Your objective: Can you copy, word for word, the passage of the WAL crash report that begins at the words "1) Postgresql process" and stops after "directory (already archived)."?
[start of Article]
[BUG?] WAL file archive leads to crash during startup

Kirill Reshke Wed, 28 Aug 2024 01:18:40 -0700

Hi hackers!

Recently we faced issues with WAL recovery in our production. Issue
reproduces not frequently,  once in 1.5-2 month.


So, the problem looks like this in our production cluster logs:

Postgresql startup process fails with signal 6.
"startup process (PID 369306) was terminated by signal 6:
Aborted",,,,,,,,,"","postmaster",,0
"PANIC:  invalid magic number 0000 in log segment
000000010000000000000000, offset 0"

=== Conditions to repro:

There are conditions in which this problem occurs:

1) Postgresql process exited via OOM or something (crash recovery needed)
2) RedoStartLSN < CheckPointLoc AND  RedoStartLSN is in different WAL
file than CheckPointLoc
3) Lets say RedoStartLSN is in file 000000010000000000000010. This
file IS not in the pg_wal directory (already archived).
[end of Article]
[start of Data entries]
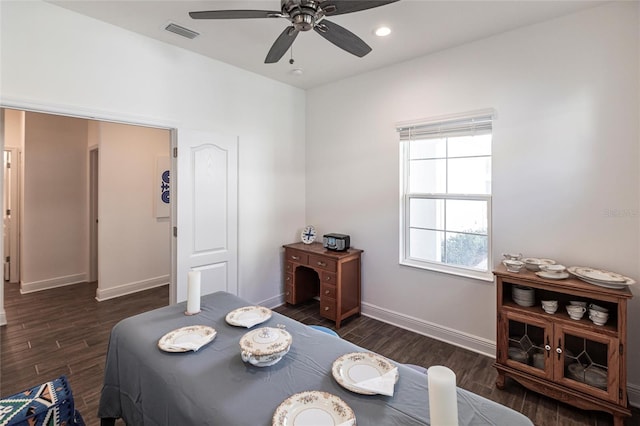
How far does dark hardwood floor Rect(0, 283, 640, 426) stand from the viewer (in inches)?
82.4

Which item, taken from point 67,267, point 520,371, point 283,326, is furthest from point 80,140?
point 520,371

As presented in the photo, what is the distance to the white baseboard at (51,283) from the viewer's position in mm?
4289

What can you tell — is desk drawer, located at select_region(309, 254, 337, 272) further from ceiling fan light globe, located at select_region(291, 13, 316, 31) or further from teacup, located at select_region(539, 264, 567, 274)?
ceiling fan light globe, located at select_region(291, 13, 316, 31)

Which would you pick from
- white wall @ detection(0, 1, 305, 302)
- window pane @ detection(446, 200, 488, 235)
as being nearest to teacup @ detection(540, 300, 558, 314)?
window pane @ detection(446, 200, 488, 235)

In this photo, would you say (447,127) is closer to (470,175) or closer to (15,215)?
(470,175)

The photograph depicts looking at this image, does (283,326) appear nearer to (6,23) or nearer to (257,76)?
(6,23)

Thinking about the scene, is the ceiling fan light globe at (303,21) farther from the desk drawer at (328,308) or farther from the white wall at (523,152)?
the desk drawer at (328,308)

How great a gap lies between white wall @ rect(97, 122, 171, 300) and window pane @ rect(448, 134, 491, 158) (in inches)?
151

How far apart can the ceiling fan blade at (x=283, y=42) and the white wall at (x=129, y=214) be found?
2717mm

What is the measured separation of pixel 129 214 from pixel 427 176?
4.20m

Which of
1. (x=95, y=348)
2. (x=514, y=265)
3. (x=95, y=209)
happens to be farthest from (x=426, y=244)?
(x=95, y=209)

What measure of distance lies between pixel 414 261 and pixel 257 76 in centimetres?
282

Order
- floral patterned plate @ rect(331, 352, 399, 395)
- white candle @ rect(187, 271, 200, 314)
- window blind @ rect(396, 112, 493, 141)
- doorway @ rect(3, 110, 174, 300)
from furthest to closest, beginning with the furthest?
doorway @ rect(3, 110, 174, 300) < window blind @ rect(396, 112, 493, 141) < white candle @ rect(187, 271, 200, 314) < floral patterned plate @ rect(331, 352, 399, 395)

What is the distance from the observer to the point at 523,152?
251 centimetres
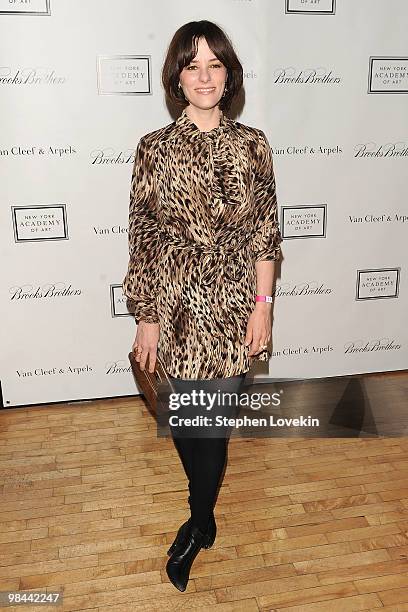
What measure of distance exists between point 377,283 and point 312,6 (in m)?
1.61

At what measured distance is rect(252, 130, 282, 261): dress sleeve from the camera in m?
2.32

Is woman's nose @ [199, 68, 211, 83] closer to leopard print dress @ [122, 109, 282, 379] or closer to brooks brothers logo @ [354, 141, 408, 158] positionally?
leopard print dress @ [122, 109, 282, 379]

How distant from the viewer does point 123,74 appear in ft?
11.1

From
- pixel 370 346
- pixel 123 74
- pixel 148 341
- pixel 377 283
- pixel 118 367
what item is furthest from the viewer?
pixel 370 346

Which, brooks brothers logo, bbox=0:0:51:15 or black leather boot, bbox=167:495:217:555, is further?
brooks brothers logo, bbox=0:0:51:15

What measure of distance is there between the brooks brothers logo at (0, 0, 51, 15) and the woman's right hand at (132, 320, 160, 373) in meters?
1.82

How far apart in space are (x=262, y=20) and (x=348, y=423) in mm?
2178

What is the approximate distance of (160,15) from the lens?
3.34 m

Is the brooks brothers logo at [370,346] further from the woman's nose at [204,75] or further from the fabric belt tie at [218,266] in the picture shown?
the woman's nose at [204,75]

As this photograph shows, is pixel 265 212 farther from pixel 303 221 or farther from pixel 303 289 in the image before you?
pixel 303 289

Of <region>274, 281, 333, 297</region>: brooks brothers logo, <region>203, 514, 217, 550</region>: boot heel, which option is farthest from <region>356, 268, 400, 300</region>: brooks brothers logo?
<region>203, 514, 217, 550</region>: boot heel

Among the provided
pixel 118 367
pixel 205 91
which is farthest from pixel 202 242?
pixel 118 367

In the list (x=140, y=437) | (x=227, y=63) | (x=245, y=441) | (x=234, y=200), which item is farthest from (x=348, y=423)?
(x=227, y=63)

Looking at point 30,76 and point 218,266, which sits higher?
point 30,76
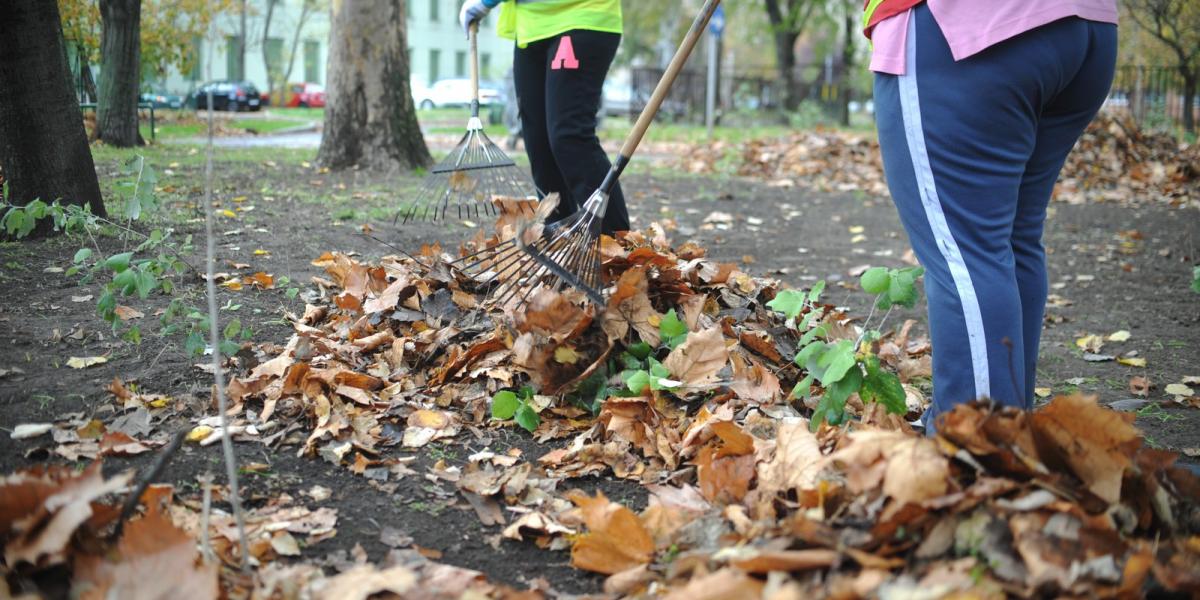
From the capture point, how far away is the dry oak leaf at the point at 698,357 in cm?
253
[end of Data entries]
Expected output:
1) Postgresql process exited via OOM or something (crash recovery needed)
2) RedoStartLSN < CheckPointLoc AND  RedoStartLSN is in different WAL
file than CheckPointLoc
3) Lets say RedoStartLSN is in file 000000010000000000000010. This
file IS not in the pg_wal directory (already archived).